**PROVIDED TEXT**.
━━━
For Immediate Release – Contact Dr. Ana Lita at (212) 687-3324
firstname.lastname@example.org or email@example.com – http://www.humanistbioethics.org/
(New York, New York, March 12, 2009) On Tuesday, March 10, the Appignani Bioethics Center, the Population Council and the Guttmacher Institute hosted a panel discussion on “Feminization of HIV & Macroeconomic Policies.” The event featured a range of experts on science, ethics and policy who illustrated how HIV victimizes women in particular. It was held in connection with the fifty-third session of the UN Commission on the Status of Women (March 2-13, 2009).
“This panel brought together some brilliant minds to share ideas, research, teachings and arguments related to the HIV/Aids epidemic and its impact on women and girls,” said panel moderator Dr. Ana Lita, director of the Appignani Bioethics Center.
Discussions explored the social, economic, and legal aspects of the HIV epidemic, and the panelists explained that to truly understand the disease’s feminization it is necessary to consider how macroeconomic policies might improve women’s access to vital resources and political influence.
━━━
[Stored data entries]
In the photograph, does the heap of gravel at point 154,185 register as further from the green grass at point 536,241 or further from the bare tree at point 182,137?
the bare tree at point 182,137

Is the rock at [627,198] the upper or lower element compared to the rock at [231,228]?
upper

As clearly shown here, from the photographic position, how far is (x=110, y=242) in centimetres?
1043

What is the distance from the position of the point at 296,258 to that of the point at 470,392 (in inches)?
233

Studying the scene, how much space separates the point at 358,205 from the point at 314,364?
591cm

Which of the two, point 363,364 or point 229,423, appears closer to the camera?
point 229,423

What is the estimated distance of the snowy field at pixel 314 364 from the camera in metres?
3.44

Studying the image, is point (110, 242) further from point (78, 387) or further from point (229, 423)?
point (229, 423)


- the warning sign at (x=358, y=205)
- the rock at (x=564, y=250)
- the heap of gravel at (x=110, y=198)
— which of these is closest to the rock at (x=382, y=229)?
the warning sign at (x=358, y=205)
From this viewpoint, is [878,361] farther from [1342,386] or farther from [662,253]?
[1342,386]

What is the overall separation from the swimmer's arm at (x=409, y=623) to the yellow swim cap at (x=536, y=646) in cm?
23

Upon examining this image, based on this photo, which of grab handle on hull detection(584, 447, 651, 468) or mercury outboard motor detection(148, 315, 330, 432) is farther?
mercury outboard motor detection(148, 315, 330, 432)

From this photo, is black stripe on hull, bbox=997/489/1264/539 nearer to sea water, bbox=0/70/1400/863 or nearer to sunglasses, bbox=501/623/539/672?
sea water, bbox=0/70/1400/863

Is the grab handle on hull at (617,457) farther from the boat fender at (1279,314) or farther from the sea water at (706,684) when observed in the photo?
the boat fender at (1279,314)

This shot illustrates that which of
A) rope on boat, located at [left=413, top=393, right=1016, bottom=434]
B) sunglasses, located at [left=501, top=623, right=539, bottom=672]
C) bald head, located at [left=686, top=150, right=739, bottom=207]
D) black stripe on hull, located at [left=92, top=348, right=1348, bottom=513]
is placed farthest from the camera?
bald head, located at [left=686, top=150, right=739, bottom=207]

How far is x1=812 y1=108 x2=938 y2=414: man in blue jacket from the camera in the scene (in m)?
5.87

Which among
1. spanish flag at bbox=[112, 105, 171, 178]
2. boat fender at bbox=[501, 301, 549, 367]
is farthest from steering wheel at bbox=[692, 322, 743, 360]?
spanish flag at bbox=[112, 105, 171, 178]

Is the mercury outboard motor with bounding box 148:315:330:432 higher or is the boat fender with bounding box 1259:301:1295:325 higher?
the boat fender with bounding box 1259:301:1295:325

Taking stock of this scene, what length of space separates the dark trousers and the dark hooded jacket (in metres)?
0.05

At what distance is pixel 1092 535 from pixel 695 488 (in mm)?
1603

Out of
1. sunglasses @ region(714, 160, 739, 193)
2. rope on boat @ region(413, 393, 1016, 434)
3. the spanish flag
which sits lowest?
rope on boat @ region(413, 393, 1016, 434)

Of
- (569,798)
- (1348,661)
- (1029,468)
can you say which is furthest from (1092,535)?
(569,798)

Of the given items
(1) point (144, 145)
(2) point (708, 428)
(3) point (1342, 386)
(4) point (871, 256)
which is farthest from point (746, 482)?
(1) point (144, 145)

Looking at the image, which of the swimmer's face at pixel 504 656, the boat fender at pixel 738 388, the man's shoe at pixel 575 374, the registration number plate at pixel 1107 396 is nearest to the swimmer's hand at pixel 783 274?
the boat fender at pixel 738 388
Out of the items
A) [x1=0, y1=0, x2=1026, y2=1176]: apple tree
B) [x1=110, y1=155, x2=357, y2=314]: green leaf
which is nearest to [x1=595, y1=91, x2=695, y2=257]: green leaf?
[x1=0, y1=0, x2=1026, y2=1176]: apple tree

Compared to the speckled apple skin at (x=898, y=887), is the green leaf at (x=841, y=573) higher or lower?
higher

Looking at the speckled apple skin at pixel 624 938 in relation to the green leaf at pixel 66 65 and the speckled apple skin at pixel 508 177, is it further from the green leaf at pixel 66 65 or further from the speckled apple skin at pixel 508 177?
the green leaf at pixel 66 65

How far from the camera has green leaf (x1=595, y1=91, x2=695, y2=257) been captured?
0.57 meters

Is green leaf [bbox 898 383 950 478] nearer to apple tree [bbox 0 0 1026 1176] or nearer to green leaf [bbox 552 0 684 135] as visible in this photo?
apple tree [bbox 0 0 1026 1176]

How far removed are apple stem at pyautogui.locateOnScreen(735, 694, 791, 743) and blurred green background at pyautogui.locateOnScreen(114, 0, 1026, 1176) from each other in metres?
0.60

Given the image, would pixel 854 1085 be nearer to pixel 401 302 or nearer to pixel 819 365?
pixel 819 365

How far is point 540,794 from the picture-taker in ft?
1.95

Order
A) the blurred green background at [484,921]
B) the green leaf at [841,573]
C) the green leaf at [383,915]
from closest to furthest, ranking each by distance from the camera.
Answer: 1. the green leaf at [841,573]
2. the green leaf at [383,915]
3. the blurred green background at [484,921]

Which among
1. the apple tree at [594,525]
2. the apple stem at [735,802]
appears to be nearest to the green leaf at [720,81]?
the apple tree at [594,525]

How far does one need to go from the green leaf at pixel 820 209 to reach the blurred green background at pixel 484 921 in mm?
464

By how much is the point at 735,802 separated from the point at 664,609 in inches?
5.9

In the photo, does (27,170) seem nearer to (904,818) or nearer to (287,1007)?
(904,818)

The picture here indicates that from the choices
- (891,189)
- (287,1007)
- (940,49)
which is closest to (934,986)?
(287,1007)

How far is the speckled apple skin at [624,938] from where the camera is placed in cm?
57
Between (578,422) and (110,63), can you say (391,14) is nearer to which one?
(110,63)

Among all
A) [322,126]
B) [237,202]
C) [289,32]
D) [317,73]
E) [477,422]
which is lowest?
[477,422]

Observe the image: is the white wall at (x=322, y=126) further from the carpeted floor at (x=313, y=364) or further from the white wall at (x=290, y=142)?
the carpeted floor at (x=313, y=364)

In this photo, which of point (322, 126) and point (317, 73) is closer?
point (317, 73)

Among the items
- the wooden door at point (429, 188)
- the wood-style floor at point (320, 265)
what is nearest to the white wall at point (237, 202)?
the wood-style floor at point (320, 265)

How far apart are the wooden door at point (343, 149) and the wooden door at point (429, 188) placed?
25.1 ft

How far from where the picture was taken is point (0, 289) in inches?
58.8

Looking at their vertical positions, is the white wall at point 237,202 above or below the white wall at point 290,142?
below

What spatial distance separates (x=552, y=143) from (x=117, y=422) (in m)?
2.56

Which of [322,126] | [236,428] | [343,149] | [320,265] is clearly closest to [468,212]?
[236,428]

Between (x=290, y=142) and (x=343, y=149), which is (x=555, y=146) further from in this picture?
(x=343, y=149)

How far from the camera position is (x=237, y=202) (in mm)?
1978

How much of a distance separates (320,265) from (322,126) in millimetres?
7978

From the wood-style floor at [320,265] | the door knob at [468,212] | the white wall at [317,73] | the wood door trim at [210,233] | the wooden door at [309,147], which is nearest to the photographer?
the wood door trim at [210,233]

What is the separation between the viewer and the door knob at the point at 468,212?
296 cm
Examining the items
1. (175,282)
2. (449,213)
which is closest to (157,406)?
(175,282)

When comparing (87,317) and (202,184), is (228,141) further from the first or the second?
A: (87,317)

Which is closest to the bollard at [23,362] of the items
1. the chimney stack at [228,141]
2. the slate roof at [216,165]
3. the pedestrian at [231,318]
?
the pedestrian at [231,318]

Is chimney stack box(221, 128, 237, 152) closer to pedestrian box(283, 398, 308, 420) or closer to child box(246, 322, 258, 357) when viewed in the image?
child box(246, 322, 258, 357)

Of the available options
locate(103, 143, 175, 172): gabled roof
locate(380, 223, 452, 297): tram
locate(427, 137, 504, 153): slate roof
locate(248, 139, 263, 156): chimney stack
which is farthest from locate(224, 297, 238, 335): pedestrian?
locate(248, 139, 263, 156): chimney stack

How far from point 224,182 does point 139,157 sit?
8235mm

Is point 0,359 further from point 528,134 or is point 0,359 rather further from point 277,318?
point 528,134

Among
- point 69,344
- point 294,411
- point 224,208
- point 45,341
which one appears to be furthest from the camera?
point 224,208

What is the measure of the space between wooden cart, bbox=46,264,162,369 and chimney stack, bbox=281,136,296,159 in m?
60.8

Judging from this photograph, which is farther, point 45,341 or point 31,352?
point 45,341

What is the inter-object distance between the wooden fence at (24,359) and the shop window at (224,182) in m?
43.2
━━━
**WHAT THE EXERCISE ASKS**. Write the next part of the press release about the panel on the feminization of HIV, picking up right after its final sentence.

**FINAL ANSWER**.
Dr. Lita noted in her introductory remarks that “HIV/AIDS does not stop at the borders of developed countries, and as one of a primarily sexually transmitted illness in the age of globalization, it spreads rapidly across the globe…. Some of the HIV/AIDS-related bioethical and policy issues of concern to developed countries remain the same for developing countries. However, in ethically-important ways they are dwarfed by concerns over drug prices, intellectual property rights and affordable access to essential HIV/AIDS drugs for the impoverished populations of infected people in such countries.”
Panelists included Dr. Helen Epstein, who has reported on the HIV/AIDS crisis for The New York Review of Books, the New York Times Magazine and other outlets; Dr. Anrundh K. Jain, the senior director of policy and regional programs in the International Programs Division of the Population Council; Dr. Sean Philpott, director of science and ethics at the Global Campaign for Microbicides; and Heather Boonstra, a senior public policy associate at the Guttmacher Institute. Dr. Charles Debrovner, associate director of the Appignani Bioethics Center and co-chair of the Center’s Advisory Board, co-moderated.
The event was held at the Church Center for the United Nations.